Archie Held is an internationally recognized artist who has been creating sculptures since the late 1970s. He studied at UCLA for both his graduate and undergraduate degrees. He opened his Richmond, CA based studio in 1985 and has produced numerous private and public commissions. His large studio employs a team of talented artists and metal fabricators. Held’s sculptures are primarily constructed in bronze and stainless steel, and he has recently added glass and granite to his pallet of materials. He is well known for his ability to incorporate water as a central element to complement his elegant designs further. He enjoys the challenge and process of creating unique site-specific projects.

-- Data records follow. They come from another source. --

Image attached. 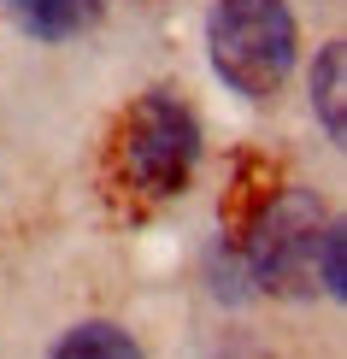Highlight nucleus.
Wrapping results in <instances>:
<instances>
[{
    "label": "nucleus",
    "mask_w": 347,
    "mask_h": 359,
    "mask_svg": "<svg viewBox=\"0 0 347 359\" xmlns=\"http://www.w3.org/2000/svg\"><path fill=\"white\" fill-rule=\"evenodd\" d=\"M206 48H212V71L236 95L271 100L289 83L294 48H300L289 0H212Z\"/></svg>",
    "instance_id": "1"
},
{
    "label": "nucleus",
    "mask_w": 347,
    "mask_h": 359,
    "mask_svg": "<svg viewBox=\"0 0 347 359\" xmlns=\"http://www.w3.org/2000/svg\"><path fill=\"white\" fill-rule=\"evenodd\" d=\"M318 242H324V212H318V201L312 194H277V201L265 206V218H259V230H253V242H247V259H253V271H259V283H300V277H312L318 271Z\"/></svg>",
    "instance_id": "3"
},
{
    "label": "nucleus",
    "mask_w": 347,
    "mask_h": 359,
    "mask_svg": "<svg viewBox=\"0 0 347 359\" xmlns=\"http://www.w3.org/2000/svg\"><path fill=\"white\" fill-rule=\"evenodd\" d=\"M312 112L324 118V136L341 142L347 118H341V41H329L318 53V65H312Z\"/></svg>",
    "instance_id": "6"
},
{
    "label": "nucleus",
    "mask_w": 347,
    "mask_h": 359,
    "mask_svg": "<svg viewBox=\"0 0 347 359\" xmlns=\"http://www.w3.org/2000/svg\"><path fill=\"white\" fill-rule=\"evenodd\" d=\"M118 159H124V177L135 194H147V201H165V194H177L194 177V159H200V124H194V112L183 107L177 95H142L124 118V130H118Z\"/></svg>",
    "instance_id": "2"
},
{
    "label": "nucleus",
    "mask_w": 347,
    "mask_h": 359,
    "mask_svg": "<svg viewBox=\"0 0 347 359\" xmlns=\"http://www.w3.org/2000/svg\"><path fill=\"white\" fill-rule=\"evenodd\" d=\"M48 359H142V341H135L124 324L88 318V324H71V330L53 341Z\"/></svg>",
    "instance_id": "5"
},
{
    "label": "nucleus",
    "mask_w": 347,
    "mask_h": 359,
    "mask_svg": "<svg viewBox=\"0 0 347 359\" xmlns=\"http://www.w3.org/2000/svg\"><path fill=\"white\" fill-rule=\"evenodd\" d=\"M6 6H12V18H18L29 36L65 41V36H83V29L100 18L107 0H6Z\"/></svg>",
    "instance_id": "4"
}]
</instances>
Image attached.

Held’s sculptures have been exhibited over the years in many galleries and collected by numerous notable collectors, including George Lucas, Bob Weir, Carol Burnet, Iman and David Bowie, Larry Ellison, Melinda and Bill Gates, Charles Schwab, and Robert Mondavi.
Also, Held’s work can be found in over ninety public and corporate collections such as Stanford University, Palo Alto, CA, Auberge du Soleil Resort, Rutherford, CA, Charles Krug Winery, Napa, CA, California Pacific Medical Center, San Francisco, CA, Sales Forces, San Francisco, CA, Yale University, New Haven, CT, First Republic Bank, New York, NY, Yale University Neiman Marcus Flag Store, Dallas, TX, Sky Tokyo Club, Tokyo, Japan.
My body of work is the result of an ongoing inquiry into form that I began in the 1970’s. I am drawn to organic shapes in nature and forms that embody the essence of strength and growth. This is coupled with my interest in the duality of mind, the individual and the collective whole. As I often feel like a separate and quiet observer in life, as opposed to an integrated part of the larger consciousness. The amalgam of this led me to a visual dialog of forms dealing with perceived ideals (beauty), internal conflict (integrity), interactions, relationships, family and society.
From this internal conversation I strive to produce simple and elegant forms through a process of reduction, that begins with a pencil and paper. Born in sketchbooks and on scraps of paper are images that reoccur and evolve at each new attempt to render them. This simple act of drawing quiets the ongoing dialog in my mind and allows personal forms and imagery to appear.